§ Stated goal: Show every line of the material below that contains the string "http". Case counts.

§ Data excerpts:

- - -

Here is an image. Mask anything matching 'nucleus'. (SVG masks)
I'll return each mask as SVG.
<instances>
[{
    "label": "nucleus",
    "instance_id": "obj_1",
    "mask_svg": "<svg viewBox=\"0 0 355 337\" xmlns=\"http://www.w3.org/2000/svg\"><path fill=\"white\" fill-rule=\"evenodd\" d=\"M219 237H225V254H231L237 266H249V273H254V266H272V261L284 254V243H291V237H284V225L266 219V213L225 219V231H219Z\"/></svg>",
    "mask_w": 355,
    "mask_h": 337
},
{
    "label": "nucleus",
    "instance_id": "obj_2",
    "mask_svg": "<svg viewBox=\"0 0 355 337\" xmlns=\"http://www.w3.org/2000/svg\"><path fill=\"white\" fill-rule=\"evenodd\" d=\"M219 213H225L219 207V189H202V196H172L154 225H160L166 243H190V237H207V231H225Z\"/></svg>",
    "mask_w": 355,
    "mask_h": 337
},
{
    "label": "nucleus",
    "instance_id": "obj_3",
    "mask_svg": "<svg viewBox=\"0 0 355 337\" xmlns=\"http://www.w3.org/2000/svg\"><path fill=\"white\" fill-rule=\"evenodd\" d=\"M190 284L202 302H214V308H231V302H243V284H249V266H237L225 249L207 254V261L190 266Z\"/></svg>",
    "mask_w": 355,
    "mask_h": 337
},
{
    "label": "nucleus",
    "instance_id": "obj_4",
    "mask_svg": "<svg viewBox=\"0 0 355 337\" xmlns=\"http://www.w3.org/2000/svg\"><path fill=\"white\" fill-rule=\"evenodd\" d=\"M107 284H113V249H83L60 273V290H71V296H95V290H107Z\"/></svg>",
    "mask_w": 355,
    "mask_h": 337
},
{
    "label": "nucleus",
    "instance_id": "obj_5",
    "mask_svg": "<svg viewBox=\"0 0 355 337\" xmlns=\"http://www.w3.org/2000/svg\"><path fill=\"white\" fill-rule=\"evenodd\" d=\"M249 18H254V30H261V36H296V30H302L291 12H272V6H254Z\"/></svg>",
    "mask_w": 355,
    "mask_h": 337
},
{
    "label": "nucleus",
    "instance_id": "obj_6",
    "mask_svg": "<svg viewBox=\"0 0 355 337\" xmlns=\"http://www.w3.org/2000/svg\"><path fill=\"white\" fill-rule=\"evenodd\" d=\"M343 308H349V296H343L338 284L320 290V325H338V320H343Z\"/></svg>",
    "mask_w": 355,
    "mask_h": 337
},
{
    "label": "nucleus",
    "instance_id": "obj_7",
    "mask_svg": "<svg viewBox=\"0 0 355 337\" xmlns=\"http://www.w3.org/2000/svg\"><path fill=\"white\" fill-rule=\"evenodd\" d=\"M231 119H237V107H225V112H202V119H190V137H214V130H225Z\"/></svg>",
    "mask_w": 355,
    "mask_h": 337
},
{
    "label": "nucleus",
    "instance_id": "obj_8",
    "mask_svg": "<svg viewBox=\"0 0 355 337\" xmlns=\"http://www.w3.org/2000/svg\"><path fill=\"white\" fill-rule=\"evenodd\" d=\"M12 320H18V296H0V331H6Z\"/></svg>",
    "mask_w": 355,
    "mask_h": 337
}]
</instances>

- - -

§ Answer to this task:
    "mask_svg": "<svg viewBox=\"0 0 355 337\" xmlns=\"http://www.w3.org/2000/svg\"><path fill=\"white\" fill-rule=\"evenodd\" d=\"M219 237H225V254H231L237 266H249V273H254V266H272V261L284 254V243H291V237H284V225L266 219V213L225 219V231H219Z\"/></svg>",
    "mask_svg": "<svg viewBox=\"0 0 355 337\" xmlns=\"http://www.w3.org/2000/svg\"><path fill=\"white\" fill-rule=\"evenodd\" d=\"M219 213H225L219 207V189H202V196H172L154 225H160L166 243H190V237H207V231H225Z\"/></svg>",
    "mask_svg": "<svg viewBox=\"0 0 355 337\" xmlns=\"http://www.w3.org/2000/svg\"><path fill=\"white\" fill-rule=\"evenodd\" d=\"M190 284L202 302H214V308H231V302H243V284H249V266H237L225 249L207 254V261L190 266Z\"/></svg>",
    "mask_svg": "<svg viewBox=\"0 0 355 337\" xmlns=\"http://www.w3.org/2000/svg\"><path fill=\"white\" fill-rule=\"evenodd\" d=\"M107 284H113V249H83L60 273V290H71V296H95V290H107Z\"/></svg>",
    "mask_svg": "<svg viewBox=\"0 0 355 337\" xmlns=\"http://www.w3.org/2000/svg\"><path fill=\"white\" fill-rule=\"evenodd\" d=\"M249 18H254V30H261V36H296V30H302L291 12H272V6H254Z\"/></svg>",
    "mask_svg": "<svg viewBox=\"0 0 355 337\" xmlns=\"http://www.w3.org/2000/svg\"><path fill=\"white\" fill-rule=\"evenodd\" d=\"M343 308H349V296H343L338 284L320 290V325H338V320H343Z\"/></svg>",
    "mask_svg": "<svg viewBox=\"0 0 355 337\" xmlns=\"http://www.w3.org/2000/svg\"><path fill=\"white\" fill-rule=\"evenodd\" d=\"M231 119H237V107H225V112H202V119H190V137H214V130H225Z\"/></svg>",
    "mask_svg": "<svg viewBox=\"0 0 355 337\" xmlns=\"http://www.w3.org/2000/svg\"><path fill=\"white\" fill-rule=\"evenodd\" d=\"M12 320H18V296H0V331H6Z\"/></svg>",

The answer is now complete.